Aim - List every line in the listing below that contains the string "fill", copying each one in full.

[START OF Dataset excerpts]

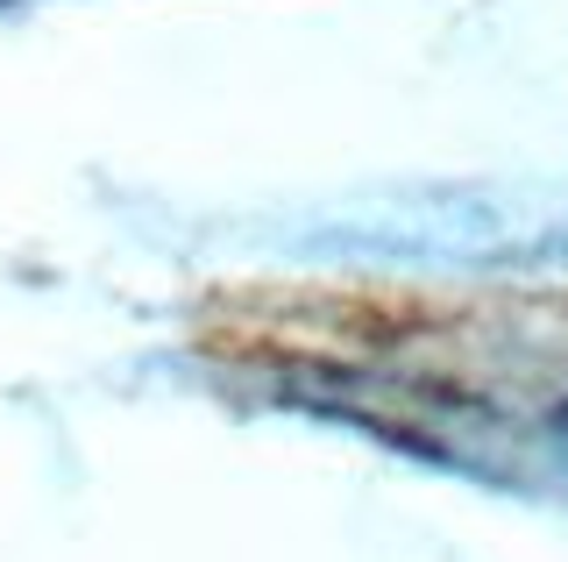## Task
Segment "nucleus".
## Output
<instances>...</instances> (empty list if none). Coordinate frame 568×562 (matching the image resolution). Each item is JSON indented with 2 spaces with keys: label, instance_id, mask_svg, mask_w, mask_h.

[END OF Dataset excerpts]
[START OF Dataset excerpts]

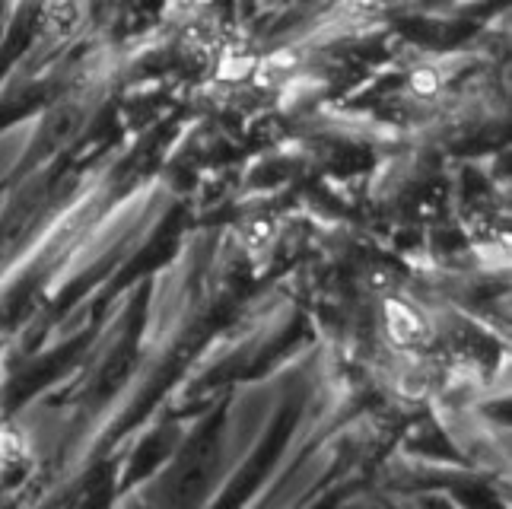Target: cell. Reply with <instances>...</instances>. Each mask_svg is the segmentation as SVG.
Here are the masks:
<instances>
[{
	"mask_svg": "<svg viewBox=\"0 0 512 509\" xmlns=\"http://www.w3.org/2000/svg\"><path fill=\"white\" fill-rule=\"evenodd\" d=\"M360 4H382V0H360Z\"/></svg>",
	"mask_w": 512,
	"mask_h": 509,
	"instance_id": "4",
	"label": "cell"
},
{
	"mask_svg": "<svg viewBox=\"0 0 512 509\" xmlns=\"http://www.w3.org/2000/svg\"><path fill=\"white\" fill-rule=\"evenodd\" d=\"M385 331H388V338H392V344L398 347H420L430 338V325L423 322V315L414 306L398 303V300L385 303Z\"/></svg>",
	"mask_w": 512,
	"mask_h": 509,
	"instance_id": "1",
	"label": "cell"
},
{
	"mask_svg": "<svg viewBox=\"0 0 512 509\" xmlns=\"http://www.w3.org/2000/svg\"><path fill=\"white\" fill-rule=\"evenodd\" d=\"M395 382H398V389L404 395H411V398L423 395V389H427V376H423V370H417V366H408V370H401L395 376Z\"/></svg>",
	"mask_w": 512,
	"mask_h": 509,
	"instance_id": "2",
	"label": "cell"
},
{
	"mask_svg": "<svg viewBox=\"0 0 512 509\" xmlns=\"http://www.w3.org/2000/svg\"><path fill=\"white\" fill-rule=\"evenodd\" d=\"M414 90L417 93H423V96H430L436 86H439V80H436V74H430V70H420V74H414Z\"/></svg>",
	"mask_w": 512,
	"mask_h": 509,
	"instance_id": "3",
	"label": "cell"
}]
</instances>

[END OF Dataset excerpts]
[START OF Dataset excerpts]

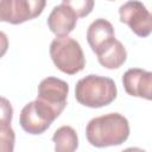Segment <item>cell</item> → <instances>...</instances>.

[END OF Dataset excerpts]

Written response -
	"mask_svg": "<svg viewBox=\"0 0 512 509\" xmlns=\"http://www.w3.org/2000/svg\"><path fill=\"white\" fill-rule=\"evenodd\" d=\"M360 4H382V0H360Z\"/></svg>",
	"mask_svg": "<svg viewBox=\"0 0 512 509\" xmlns=\"http://www.w3.org/2000/svg\"><path fill=\"white\" fill-rule=\"evenodd\" d=\"M385 331H388V338H392V344L398 347H420L430 338V325L423 322V315L414 306L398 303V300L385 303Z\"/></svg>",
	"mask_svg": "<svg viewBox=\"0 0 512 509\" xmlns=\"http://www.w3.org/2000/svg\"><path fill=\"white\" fill-rule=\"evenodd\" d=\"M395 382H398V389L404 395H411V398L423 395V389H427V376H423V370H417V366H408V370H401L395 376Z\"/></svg>",
	"mask_svg": "<svg viewBox=\"0 0 512 509\" xmlns=\"http://www.w3.org/2000/svg\"><path fill=\"white\" fill-rule=\"evenodd\" d=\"M414 90L417 93H423V96H430L436 86H439V80H436V74H430V70H420V74H414Z\"/></svg>",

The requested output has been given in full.